SIFT(2)——MATLAB实现SIFT详解

时间:2024-03-23 19:21:39

这篇博客主要把SIFT通过MATLAB进行可视化,真正的SIFT算法准备在下一篇博客(如果我能找到并看懂的话)详细说明,也就是下面提到的siftWin32.exe,作者把SIFT给写成.exe了。


个别名词解释:
key:SIFT算法识别出的每个image中的关键点。


首先,执行[image, descriptors, locs] = sift(imageFile),求出每个key的长度为128的descriptor844(8*4*4),长度为4的locs(row, column, scale, orientation)
使用作者生成的siftWin32.exe来进行SIFT计算,生成tmp.key文件。本人理解生成的tmp.key文件是这样的:
SIFT(2)——MATLAB实现SIFT详解

sift.m

% [image, descriptors, locs] = sift(imageFile)
%
% This function reads an image and returns its SIFT keypoints.
%   Input parameters:
%     imageFile: the file name for the image.
%
%   Returned:
%     image: the image array in double format

%	  ******每个描述符是个长度为128的变量——128=8*4*48代表方向,4*4表示一共取了16个子图。******
%	  ******descriptors是一个k*128的矩阵,每一行都代表一个descriptor的信息。******
%     descriptors: a K-by-128 matrix, where each row gives an invariant
%         descriptor for one of the K keypoints.  The descriptor is a vector
%         of 128 values normalized to unit length.

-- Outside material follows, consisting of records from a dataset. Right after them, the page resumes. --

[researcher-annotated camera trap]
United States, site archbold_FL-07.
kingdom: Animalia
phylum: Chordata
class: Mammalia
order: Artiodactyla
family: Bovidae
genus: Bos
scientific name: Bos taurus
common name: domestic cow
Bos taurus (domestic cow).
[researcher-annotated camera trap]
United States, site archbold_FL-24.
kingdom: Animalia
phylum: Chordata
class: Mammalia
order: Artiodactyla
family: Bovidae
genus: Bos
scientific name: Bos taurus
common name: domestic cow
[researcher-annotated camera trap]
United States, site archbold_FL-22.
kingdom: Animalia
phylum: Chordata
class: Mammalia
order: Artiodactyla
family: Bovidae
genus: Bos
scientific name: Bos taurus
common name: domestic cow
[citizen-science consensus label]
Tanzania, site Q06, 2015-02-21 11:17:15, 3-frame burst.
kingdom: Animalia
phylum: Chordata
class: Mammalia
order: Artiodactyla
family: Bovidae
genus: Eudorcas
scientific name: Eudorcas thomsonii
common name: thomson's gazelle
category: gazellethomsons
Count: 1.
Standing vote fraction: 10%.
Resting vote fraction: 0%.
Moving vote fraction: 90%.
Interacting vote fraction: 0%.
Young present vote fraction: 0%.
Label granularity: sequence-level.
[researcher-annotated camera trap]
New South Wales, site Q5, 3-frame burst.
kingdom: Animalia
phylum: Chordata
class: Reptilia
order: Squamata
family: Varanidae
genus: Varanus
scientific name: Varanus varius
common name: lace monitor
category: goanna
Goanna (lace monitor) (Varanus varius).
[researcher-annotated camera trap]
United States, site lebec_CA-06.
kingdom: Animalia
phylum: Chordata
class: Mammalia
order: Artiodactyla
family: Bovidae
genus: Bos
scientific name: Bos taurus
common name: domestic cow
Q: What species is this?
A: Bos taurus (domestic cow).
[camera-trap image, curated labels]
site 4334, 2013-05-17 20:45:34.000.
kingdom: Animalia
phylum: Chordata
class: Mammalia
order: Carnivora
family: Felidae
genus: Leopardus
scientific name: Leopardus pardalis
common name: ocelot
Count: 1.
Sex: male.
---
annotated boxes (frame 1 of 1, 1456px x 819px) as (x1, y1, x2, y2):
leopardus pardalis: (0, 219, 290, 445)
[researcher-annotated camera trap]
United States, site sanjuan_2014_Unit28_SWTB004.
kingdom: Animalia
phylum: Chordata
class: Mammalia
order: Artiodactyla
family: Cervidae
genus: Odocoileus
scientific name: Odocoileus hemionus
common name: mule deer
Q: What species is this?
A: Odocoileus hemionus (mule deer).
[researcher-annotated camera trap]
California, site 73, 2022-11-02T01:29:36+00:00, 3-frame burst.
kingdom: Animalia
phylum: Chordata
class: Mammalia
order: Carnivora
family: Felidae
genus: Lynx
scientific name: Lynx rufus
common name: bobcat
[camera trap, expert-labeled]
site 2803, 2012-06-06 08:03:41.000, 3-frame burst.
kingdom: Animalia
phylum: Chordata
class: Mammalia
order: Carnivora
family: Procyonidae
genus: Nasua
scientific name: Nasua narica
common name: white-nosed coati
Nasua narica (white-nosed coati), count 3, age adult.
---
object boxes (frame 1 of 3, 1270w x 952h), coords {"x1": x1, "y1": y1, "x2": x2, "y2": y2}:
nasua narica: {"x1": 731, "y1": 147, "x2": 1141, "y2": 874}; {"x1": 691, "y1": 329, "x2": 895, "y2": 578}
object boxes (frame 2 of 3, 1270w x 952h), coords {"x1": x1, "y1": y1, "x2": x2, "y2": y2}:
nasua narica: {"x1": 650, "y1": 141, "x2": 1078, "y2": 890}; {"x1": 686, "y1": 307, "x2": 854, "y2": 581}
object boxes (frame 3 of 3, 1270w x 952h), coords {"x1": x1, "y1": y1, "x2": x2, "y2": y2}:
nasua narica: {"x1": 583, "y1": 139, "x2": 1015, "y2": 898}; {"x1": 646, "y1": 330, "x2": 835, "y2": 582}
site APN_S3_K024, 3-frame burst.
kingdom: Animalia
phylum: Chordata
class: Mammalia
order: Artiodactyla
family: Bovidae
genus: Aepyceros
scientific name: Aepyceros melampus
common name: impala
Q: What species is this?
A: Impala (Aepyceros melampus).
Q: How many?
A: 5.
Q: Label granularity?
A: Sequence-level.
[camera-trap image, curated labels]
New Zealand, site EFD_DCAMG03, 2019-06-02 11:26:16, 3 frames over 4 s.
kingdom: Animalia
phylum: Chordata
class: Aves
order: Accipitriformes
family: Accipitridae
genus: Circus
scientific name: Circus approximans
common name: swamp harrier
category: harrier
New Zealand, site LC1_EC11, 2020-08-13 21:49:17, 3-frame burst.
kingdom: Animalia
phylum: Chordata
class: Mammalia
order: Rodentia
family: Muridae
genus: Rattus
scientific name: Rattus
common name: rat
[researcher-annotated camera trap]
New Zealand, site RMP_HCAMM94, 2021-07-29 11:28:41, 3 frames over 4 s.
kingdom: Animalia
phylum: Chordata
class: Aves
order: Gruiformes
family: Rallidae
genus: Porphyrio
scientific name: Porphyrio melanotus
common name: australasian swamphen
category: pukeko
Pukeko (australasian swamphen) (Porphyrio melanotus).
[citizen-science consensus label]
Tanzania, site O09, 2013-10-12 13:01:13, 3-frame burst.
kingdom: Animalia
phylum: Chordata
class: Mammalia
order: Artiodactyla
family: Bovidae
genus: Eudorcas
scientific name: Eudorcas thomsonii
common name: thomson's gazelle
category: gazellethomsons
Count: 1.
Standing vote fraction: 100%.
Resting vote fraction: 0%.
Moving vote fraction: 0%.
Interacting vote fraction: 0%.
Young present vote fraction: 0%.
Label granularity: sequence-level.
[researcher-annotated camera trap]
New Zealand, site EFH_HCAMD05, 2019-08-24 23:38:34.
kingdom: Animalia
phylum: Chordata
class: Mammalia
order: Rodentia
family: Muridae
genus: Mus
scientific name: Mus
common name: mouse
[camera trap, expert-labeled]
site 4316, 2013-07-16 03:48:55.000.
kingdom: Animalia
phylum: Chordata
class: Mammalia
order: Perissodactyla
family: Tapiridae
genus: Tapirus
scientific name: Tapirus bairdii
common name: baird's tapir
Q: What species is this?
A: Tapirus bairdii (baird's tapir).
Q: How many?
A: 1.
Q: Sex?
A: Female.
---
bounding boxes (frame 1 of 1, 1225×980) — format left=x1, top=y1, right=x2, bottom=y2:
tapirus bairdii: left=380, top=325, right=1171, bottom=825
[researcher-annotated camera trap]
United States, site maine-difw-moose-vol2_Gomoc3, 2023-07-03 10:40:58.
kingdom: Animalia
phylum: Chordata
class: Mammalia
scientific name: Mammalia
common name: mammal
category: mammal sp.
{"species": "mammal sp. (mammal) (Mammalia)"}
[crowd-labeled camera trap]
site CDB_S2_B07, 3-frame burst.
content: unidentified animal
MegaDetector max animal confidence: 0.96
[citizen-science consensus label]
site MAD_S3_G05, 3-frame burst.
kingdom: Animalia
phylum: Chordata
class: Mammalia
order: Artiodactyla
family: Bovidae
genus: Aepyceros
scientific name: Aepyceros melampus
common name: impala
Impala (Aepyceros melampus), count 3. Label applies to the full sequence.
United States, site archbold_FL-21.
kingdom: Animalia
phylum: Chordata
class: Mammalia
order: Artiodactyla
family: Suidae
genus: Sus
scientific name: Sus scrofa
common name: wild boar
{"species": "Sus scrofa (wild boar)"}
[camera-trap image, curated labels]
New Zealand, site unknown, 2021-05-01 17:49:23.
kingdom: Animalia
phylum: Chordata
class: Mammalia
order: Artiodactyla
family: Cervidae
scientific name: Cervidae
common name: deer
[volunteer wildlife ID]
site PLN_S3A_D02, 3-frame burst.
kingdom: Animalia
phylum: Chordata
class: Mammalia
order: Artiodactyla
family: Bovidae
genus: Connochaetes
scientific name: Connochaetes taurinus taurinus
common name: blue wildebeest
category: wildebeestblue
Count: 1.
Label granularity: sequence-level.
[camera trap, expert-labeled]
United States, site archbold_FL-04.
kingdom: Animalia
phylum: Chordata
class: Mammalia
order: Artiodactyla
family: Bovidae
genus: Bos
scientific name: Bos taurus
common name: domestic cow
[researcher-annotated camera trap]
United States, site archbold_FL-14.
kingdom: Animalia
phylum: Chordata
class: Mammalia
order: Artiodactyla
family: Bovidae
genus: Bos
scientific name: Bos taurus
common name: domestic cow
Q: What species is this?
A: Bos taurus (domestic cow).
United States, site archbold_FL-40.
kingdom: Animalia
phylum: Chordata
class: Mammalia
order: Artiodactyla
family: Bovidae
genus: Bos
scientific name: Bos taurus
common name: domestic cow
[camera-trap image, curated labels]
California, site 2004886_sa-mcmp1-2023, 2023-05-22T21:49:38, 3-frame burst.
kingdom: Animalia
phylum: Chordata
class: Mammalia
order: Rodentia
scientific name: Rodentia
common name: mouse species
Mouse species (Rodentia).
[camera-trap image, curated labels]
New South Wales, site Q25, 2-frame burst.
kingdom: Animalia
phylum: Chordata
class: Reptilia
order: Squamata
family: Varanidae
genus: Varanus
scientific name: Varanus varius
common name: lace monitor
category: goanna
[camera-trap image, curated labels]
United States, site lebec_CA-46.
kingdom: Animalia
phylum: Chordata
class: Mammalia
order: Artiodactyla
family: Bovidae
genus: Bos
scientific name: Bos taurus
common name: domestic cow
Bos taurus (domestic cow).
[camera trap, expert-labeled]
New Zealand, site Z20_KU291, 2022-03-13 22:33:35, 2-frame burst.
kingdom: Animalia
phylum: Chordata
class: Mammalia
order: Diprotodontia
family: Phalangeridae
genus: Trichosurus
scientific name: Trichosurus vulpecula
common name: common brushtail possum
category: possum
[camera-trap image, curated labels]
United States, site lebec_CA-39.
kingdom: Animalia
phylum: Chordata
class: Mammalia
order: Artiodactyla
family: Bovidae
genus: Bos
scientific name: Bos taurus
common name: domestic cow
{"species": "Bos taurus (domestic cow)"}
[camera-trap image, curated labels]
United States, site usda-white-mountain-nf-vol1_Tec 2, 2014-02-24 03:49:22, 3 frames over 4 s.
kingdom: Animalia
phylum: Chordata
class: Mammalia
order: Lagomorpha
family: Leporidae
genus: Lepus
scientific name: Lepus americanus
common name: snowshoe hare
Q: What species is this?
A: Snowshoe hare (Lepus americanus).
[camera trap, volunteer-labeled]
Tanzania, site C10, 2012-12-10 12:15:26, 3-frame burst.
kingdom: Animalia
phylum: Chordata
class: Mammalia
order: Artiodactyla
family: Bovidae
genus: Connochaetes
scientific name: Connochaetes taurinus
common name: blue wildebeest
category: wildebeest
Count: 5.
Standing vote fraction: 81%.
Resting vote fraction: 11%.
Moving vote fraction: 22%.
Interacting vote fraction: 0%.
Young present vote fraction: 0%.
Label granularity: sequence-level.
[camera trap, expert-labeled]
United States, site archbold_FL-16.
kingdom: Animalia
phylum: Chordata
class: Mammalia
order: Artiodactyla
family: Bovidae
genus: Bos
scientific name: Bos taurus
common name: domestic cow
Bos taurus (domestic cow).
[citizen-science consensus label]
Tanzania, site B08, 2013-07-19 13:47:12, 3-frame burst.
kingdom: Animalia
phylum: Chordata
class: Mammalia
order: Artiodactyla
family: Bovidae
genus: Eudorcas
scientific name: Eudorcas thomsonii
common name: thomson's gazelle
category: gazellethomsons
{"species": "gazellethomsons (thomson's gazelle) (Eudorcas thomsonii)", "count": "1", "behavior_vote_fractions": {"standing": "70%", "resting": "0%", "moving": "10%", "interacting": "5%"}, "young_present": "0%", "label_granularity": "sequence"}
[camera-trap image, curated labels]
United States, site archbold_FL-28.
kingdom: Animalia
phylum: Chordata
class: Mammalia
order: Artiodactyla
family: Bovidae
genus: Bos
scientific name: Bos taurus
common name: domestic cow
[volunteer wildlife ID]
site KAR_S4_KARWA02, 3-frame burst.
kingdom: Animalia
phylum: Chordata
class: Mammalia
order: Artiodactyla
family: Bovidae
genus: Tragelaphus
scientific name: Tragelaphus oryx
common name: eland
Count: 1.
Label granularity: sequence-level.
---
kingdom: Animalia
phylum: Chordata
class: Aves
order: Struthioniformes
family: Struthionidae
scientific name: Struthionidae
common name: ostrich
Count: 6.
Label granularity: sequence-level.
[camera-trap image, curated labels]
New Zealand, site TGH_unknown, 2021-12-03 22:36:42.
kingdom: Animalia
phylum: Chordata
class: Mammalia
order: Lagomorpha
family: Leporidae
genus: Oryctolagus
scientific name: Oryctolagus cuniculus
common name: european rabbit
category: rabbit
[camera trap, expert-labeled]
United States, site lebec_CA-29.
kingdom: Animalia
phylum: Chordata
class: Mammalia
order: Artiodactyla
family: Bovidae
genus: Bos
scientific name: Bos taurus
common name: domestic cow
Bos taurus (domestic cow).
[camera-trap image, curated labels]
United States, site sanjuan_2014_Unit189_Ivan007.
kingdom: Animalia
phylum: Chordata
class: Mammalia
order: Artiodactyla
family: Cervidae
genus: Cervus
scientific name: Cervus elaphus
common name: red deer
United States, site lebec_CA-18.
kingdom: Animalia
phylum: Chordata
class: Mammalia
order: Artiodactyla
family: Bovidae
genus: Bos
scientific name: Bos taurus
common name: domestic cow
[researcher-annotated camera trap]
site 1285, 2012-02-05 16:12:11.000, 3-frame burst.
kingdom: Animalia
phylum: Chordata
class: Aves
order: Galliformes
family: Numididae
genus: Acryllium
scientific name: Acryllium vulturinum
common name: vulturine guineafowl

%	  ******这应该就是记录描述符比例、位置和方向的的location信息的元素******
%	  ******locs是一个k*4的矩阵******
%     locs: K-by-4 matrix, in which each row has the 4 values for a
%         keypoint location (row, column, scale, orientation).  The 
%         orientation is in the range [-PI, PI] radians.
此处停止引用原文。